Story #67

The perfect game against the best team: Czechoslovaks-Soviets 7-2

April 10, 1974 – Helsinki, Finland

 

This is what coaches dream about – the perfect game. A game in which you don’t have to scream and shout, take a timeout, or write a myriad of X’s and O’s on the chalkboard between periods. A game where you simply relax and let the players do their job and just make sure they don’t wake up. This is probably how the Czechoslovak coaches Karel Gut and Jan Starsi felt on April 10, 1974, during the game against their eternal rivals, the world champions Soviet Union, midway through the 41st World Championship in Helsinki, Finland.


It must be remembered that the CCCP team had won every world title between 1963 and 1971. The Czechoslovaks broke the nine-in-a-row with their historic home win in 1972, but the Soviets bounced back emphatically by thrashing every opponent at home Moscow the next year. And, apart from winning ten world titles in eleven years, they also claimed four of the five last Olympic gold medals (1956, 1964, 1968, 1972). Further, in the 1972 Summit Series against Canada, the Soviets proved that they were as good as any team on the planet.

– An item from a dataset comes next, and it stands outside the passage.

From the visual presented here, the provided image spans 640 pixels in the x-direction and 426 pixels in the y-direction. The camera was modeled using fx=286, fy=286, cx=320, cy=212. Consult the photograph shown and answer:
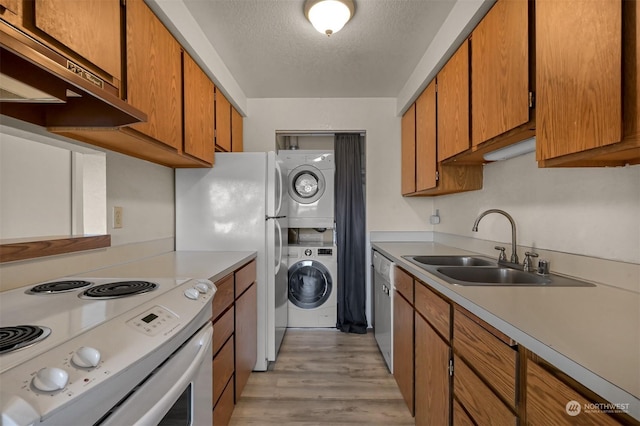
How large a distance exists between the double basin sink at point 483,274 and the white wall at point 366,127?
1128mm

Of course, even the “Big Red Machine” lost the occasional game, but they never lost by a wide margin. Canada’s 5-0 win at the 1955 World Championship was the biggest win so far by any team against the USSR, but the Soviets had entered the international scene only one year earlier (albeit dramatically, winning gold from Canada with a 7-2 victory in the decisive game).


Nobody who witnessed the game at the Helsinki Ice Stadium on that day in 1974 will ever forget what happened. Vaclav Nedomansky got Czechoslovakia ahead in the eighth minute and two late first-period goals by teammates Oldrich Machac and diminutive Vladimir Martinec made it 3-0 at the first intermission. The Soviets were shocked, as was the capacity crowd. But things would just get worse for the team that never knew how it felt to be humiliated.

Ivan Hlinka got the fourth goal midway through the game. Bohuslav Stastny made it 5-0, and when Martinec got his second late in the middle stanza, the Helsinki arena scoreboard told the most incredible story: Tshekkoslovakia – Neuvostoliitto 6-0.


In the second intermission reporters were running around madly in the press centre, calling their offices and asking colleagues to search in books to find when was the last time a Soviet team lost by such a margin. The reply was, “never”. Fans in the arena and millions of TV viewers made a simplistic calculation: a 6-0 game after two periods meant a 9-0 final score! Could this really happen?


No, not quite. Boris Mikhailov and Vladimir Petrov’s consolation goals in the third period sandwiched Ivan Hlinka’s second marker for the night, but it still was a rout: 7-2 for Czechoslovakia – the biggest loss ever in the history of the Soviet Union ice hockey in an official game, including World Championships, Olympics, Canada Cups and the Summit Series. The Czechoslovaks had just played the perfect hockey game.


Goaltender Vladislav Tretiak had never before conceded seven goals in one game for the national team (he never did again, either). The Soviet team existed until 1991, but it never experienced a worse loss. But how do coaches Gut and Starsi and the players remember Helsinki 1974? With bitterness. The best game ever played against the most superior team didn’t earn the winners the gold medal.


These were the days when the tournament was a double round-robin affair and final position in simple standings determined the medals. Czechoslovakia lost the second game against the Soviet Union, 3-1. On top of that, they lost one game each to Sweden and Finland and had to settle for a silver medal.


But the 1974 World Championship will forever be remembered for one game when a team played perfect hockey.  

About the Top 100 Stories

As part of the IIHF's 100th anniversary celebrations, www.IIHF.com is featuring the 100 top international hockey stories from the past century (1908-2008). Starting now and continuing through the 2008 IIHF World Championships in Canada, we will bring you approximately three stories a week counting down from Number 100 to Number 11.

 

The Final Top 10 Countdown will be one of the highlights of the IIHF's Centennial Gala Evening in Quebec City on May 17, the day prior to the Gold Medal Game of the 2008 World Championship.

 

These are the criteria for inclusion on this list: First, the story has to have had a considerable influence on international hockey. Second, it has to have had either a major immediate impact or a long-lasting significance on the game. Third, although it doesn't necessarily have to be about top players, the story does have to pertain to the highest level of play, notably Olympics, World Championships, and the like. The story can be about a single moment — a goal, a great save, a referee's call — or about an historic event of longer duration — a game, series, tournament, or rule change.